Goals:
A – In the new financial year article, reproduce the passage starting with "Money Mistakes to" and going on through "than encouraging saving.", swapping "readymade garments" for "ready-to-wear apparel".
B – According to the new financial year article, how many individuals have filed taxes since November 2016?
C – Using the new financial year article, explain in one to three sentences why exports of readymade garments went up.

Document excerpt:
=====

Money Mistakes to Overcome In The New Financial Year

New Financial Year
New Financial Year

To consider mistakes to overcome in the new financial year, a clear understanding of new facts on Indian economy is a must. While comparing with the pre-GST system with new unique GST system, a 50% increase in the unique indirect taxpayers has been witnessed.

Also, since November 2016, 1.8 million individuals have filed taxes. An additional 30% when formal non-agricultural payroll is defined under EPFO/ESIC offers and more than 50% under GST net. The international exporting and trading made the states richer. Clothing incentive package boosted exports of readymade garments. Last but not the least, the economic status demands to re-ignite the growth by raising investment than encouraging saving.

Make all your Investments with specific financial objectives in mind and be a successful financial planner in 2018.

Are equity shares a good investment?

=====

Data entries:
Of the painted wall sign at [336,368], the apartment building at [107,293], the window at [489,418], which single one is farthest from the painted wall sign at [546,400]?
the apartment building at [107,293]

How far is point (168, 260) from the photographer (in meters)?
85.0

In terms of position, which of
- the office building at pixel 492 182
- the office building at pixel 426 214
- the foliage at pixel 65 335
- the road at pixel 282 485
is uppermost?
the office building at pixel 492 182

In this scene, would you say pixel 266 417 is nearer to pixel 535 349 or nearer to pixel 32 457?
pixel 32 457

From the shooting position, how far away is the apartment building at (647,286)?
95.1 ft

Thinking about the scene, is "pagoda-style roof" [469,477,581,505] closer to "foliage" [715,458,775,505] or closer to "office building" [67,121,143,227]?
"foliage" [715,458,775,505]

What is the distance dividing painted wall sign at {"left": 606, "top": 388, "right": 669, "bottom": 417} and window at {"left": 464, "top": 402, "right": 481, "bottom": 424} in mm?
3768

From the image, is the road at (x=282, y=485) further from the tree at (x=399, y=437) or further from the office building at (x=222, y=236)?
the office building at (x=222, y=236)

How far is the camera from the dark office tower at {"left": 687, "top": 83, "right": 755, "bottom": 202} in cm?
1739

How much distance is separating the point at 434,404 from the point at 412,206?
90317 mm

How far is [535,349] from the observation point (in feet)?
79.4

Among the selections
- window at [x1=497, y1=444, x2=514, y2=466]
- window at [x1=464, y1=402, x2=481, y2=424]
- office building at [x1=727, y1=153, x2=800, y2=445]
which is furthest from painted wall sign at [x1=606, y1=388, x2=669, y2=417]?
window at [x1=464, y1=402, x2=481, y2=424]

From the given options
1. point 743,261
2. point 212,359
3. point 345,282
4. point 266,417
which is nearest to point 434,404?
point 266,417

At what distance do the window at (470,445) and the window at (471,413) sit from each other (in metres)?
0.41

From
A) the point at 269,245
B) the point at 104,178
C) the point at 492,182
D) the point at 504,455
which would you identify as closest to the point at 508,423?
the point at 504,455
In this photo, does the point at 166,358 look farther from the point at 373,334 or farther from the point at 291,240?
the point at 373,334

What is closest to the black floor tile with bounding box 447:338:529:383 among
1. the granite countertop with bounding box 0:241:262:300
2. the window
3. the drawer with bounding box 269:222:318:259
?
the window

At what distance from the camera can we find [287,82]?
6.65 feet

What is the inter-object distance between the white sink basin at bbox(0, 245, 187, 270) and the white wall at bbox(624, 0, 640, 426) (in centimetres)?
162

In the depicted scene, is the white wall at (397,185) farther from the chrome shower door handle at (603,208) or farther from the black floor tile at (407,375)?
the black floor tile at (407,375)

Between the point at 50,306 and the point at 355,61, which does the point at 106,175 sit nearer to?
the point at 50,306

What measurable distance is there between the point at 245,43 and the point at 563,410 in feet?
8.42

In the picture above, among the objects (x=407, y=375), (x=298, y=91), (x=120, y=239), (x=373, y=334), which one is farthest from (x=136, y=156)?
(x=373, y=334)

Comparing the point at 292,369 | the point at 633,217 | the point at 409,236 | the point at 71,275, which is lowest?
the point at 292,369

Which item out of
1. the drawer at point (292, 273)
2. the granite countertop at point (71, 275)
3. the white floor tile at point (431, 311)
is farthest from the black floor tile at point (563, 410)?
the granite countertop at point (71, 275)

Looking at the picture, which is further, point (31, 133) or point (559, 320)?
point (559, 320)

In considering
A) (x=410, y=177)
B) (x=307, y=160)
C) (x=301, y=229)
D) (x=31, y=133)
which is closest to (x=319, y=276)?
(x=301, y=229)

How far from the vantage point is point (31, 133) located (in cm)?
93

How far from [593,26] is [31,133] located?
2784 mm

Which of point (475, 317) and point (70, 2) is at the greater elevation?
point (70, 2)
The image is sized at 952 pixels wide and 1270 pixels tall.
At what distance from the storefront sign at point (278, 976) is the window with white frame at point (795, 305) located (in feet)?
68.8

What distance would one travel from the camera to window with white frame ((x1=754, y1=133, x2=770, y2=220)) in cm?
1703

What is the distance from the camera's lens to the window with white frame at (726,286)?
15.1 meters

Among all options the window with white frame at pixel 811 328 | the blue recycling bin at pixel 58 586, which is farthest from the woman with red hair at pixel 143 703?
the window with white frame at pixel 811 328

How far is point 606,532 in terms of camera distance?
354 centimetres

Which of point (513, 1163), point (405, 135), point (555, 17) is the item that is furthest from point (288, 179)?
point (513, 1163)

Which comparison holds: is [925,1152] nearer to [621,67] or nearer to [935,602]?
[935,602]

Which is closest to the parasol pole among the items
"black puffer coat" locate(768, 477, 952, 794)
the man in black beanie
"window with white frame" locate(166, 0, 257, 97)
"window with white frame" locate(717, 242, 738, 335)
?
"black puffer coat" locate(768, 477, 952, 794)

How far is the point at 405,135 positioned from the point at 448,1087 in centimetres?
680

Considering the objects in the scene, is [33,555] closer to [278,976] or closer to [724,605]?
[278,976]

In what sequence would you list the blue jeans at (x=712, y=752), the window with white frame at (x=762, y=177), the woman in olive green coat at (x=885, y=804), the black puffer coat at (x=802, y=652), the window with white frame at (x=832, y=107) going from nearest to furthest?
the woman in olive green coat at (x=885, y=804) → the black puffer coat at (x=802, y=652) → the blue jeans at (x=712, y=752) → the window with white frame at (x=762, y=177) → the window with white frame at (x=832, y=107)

=====

Results in order:
A –
Money Mistakes to Overcome In The New Financial Year

New Financial Year
New Financial Year

To consider mistakes to overcome in the new financial year, a clear understanding of new facts on Indian economy is a must. While comparing with the pre-GST system with new unique GST system, a 50% increase in the unique indirect taxpayers has been witnessed.

Also, since November 2016, 1.8 million individuals have filed taxes. An additional 30% when formal non-agricultural payroll is defined under EPFO/ESIC offers and more than 50% under GST net. The international exporting and trading made the states richer. Clothing incentive package boosted exports of ready-to-wear apparel. Last but not the least, the economic status demands to re-ignite the growth by raising investment than encouraging saving.

B – 1.8 million individuals.

C – The article credits a clothing incentive package with boosting exports of readymade garments.